Records from a data collection:

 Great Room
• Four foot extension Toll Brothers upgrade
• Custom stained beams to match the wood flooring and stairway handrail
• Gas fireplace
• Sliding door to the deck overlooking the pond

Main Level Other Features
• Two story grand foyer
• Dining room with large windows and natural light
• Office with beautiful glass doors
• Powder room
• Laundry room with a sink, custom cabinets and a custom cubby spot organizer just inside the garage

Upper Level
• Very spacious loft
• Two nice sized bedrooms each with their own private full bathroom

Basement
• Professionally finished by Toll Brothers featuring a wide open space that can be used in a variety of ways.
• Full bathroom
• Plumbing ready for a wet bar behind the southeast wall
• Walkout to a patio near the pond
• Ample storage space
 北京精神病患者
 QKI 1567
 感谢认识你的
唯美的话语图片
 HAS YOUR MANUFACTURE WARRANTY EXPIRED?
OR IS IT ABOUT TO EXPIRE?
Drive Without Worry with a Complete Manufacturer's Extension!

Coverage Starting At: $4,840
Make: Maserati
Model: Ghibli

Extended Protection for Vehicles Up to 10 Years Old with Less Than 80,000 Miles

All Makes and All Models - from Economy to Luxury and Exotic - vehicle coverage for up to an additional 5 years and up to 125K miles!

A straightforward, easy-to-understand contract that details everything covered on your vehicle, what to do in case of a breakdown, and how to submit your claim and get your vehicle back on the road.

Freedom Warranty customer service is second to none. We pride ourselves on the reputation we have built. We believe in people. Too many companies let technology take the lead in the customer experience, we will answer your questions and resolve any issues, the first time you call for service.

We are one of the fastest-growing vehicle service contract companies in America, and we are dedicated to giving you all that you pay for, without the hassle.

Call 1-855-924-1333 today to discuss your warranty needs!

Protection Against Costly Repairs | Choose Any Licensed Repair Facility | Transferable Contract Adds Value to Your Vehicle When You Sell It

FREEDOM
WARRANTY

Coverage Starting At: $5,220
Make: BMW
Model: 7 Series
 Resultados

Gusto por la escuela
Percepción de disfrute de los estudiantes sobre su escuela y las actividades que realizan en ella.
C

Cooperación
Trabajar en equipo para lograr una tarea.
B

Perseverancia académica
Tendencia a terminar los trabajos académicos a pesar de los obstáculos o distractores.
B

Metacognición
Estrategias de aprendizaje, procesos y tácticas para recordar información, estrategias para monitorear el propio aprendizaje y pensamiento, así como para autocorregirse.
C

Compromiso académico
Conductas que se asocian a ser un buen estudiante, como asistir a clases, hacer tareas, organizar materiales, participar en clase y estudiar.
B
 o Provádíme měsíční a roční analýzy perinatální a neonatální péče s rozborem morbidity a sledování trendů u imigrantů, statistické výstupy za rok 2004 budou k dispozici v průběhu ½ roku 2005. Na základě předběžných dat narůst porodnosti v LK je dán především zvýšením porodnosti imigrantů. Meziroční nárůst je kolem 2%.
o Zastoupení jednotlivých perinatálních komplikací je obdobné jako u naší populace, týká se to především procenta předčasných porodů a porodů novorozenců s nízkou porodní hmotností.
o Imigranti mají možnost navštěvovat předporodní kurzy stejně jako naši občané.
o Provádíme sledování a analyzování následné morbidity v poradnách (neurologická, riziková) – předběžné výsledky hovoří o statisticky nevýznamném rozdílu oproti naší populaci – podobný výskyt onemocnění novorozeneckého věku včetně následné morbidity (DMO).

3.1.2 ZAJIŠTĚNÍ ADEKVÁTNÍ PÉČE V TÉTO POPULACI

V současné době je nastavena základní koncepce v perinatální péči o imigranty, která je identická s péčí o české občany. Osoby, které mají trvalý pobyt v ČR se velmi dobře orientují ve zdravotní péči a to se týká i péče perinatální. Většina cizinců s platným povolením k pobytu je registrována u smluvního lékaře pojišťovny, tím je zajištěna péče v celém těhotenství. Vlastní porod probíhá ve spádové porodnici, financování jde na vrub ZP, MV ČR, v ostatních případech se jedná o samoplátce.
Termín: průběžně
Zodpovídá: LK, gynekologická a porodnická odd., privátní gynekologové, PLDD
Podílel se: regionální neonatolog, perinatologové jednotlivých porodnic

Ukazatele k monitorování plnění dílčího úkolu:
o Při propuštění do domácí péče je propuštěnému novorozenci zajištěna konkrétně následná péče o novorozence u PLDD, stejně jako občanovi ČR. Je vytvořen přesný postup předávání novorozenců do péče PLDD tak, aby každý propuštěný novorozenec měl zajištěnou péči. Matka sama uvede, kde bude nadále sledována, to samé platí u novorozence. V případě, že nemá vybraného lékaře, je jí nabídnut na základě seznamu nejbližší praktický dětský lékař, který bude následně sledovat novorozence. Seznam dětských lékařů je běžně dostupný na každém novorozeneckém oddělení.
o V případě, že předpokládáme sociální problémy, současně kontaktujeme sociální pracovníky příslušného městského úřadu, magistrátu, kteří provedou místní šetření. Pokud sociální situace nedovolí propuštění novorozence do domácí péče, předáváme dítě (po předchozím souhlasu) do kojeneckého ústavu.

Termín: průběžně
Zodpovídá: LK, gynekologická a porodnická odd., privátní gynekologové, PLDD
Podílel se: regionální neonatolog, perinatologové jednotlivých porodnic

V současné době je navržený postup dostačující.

**What to produce**. Your answer should contain every entry, transcribed exactly.

**Written answer**.
 Great Room
• Four foot extension Toll Brothers upgrade
• Custom stained beams to match the wood flooring and stairway handrail
• Gas fireplace
• Sliding door to the deck overlooking the pond

Main Level Other Features
• Two story grand foyer
• Dining room with large windows and natural light
• Office with beautiful glass doors
• Powder room
• Laundry room with a sink, custom cabinets and a custom cubby spot organizer just inside the garage

Upper Level
• Very spacious loft
• Two nice sized bedrooms each with their own private full bathroom

Basement
• Professionally finished by Toll Brothers featuring a wide open space that can be used in a variety of ways.
• Full bathroom
• Plumbing ready for a wet bar behind the southeast wall
• Walkout to a patio near the pond
• Ample storage space
 北京精神病患者
 QKI 1567
 感谢认识你的
唯美的话语图片
 HAS YOUR MANUFACTURE WARRANTY EXPIRED?
OR IS IT ABOUT TO EXPIRE?
Drive Without Worry with a Complete Manufacturer's Extension!

Coverage Starting At: $4,840
Make: Maserati
Model: Ghibli

Extended Protection for Vehicles Up to 10 Years Old with Less Than 80,000 Miles

All Makes and All Models - from Economy to Luxury and Exotic - vehicle coverage for up to an additional 5 years and up to 125K miles!

A straightforward, easy-to-understand contract that details everything covered on your vehicle, what to do in case of a breakdown, and how to submit your claim and get your vehicle back on the road.

Freedom Warranty customer service is second to none. We pride ourselves on the reputation we have built. We believe in people. Too many companies let technology take the lead in the customer experience, we will answer your questions and resolve any issues, the first time you call for service.

We are one of the fastest-growing vehicle service contract companies in America, and we are dedicated to giving you all that you pay for, without the hassle.

Call 1-855-924-1333 today to discuss your warranty needs!

Protection Against Costly Repairs | Choose Any Licensed Repair Facility | Transferable Contract Adds Value to Your Vehicle When You Sell It

FREEDOM
WARRANTY

Coverage Starting At: $5,220
Make: BMW
Model: 7 Series
 Resultados

Gusto por la escuela
Percepción de disfrute de los estudiantes sobre su escuela y las actividades que realizan en ella.
C

Cooperación
Trabajar en equipo para lograr una tarea.
B

Perseverancia académica
Tendencia a terminar los trabajos académicos a pesar de los obstáculos o distractores.
B

Metacognición
Estrategias de aprendizaje, procesos y tácticas para recordar información, estrategias para monitorear el propio aprendizaje y pensamiento, así como para autocorregirse.
C

Compromiso académico
Conductas que se asocian a ser un buen estudiante, como asistir a clases, hacer tareas, organizar materiales, participar en clase y estudiar.
B
 o Provádíme měsíční a roční analýzy perinatální a neonatální péče s rozborem morbidity a sledování trendů u imigrantů, statistické výstupy za rok 2004 budou k dispozici v průběhu ½ roku 2005. Na základě předběžných dat narůst porodnosti v LK je dán především zvýšením porodnosti imigrantů. Meziroční nárůst je kolem 2%.
o Zastoupení jednotlivých perinatálních komplikací je obdobné jako u naší populace, týká se to především procenta předčasných porodů a porodů novorozenců s nízkou porodní hmotností.
o Imigranti mají možnost navštěvovat předporodní kurzy stejně jako naši občané.
o Provádíme sledování a analyzování následné morbidity v poradnách (neurologická, riziková) – předběžné výsledky hovoří o statisticky nevýznamném rozdílu oproti naší populaci – podobný výskyt onemocnění novorozeneckého věku včetně následné morbidity (DMO).

3.1.2 ZAJIŠTĚNÍ ADEKVÁTNÍ PÉČE V TÉTO POPULACI

V současné době je nastavena základní koncepce v perinatální péči o imigranty, která je identická s péčí o české občany. Osoby, které mají trvalý pobyt v ČR se velmi dobře orientují ve zdravotní péči a to se týká i péče perinatální. Většina cizinců s platným povolením k pobytu je registrována u smluvního lékaře pojišťovny, tím je zajištěna péče v celém těhotenství. Vlastní porod probíhá ve spádové porodnici, financování jde na vrub ZP, MV ČR, v ostatních případech se jedná o samoplátce.
Termín: průběžně
Zodpovídá: LK, gynekologická a porodnická odd., privátní gynekologové, PLDD
Podílel se: regionální neonatolog, perinatologové jednotlivých porodnic

Ukazatele k monitorování plnění dílčího úkolu:
o Při propuštění do domácí péče je propuštěnému novorozenci zajištěna konkrétně následná péče o novorozence u PLDD, stejně jako občanovi ČR. Je vytvořen přesný postup předávání novorozenců do péče PLDD tak, aby každý propuštěný novorozenec měl zajištěnou péči. Matka sama uvede, kde bude nadále sledována, to samé platí u novorozence. V případě, že nemá vybraného lékaře, je jí nabídnut na základě seznamu nejbližší praktický dětský lékař, který bude následně sledovat novorozence. Seznam dětských lékařů je běžně dostupný na každém novorozeneckém oddělení.
o V případě, že předpokládáme sociální problémy, současně kontaktujeme sociální pracovníky příslušného městského úřadu, magistrátu, kteří provedou místní šetření. Pokud sociální situace nedovolí propuštění novorozence do domácí péče, předáváme dítě (po předchozím souhlasu) do kojeneckého ústavu.

Termín: průběžně
Zodpovídá: LK, gynekologická a porodnická odd., privátní gynekologové, PLDD
Podílel se: regionální neonatolog, perinatologové jednotlivých porodnic

V současné době je navržený postup dostačující.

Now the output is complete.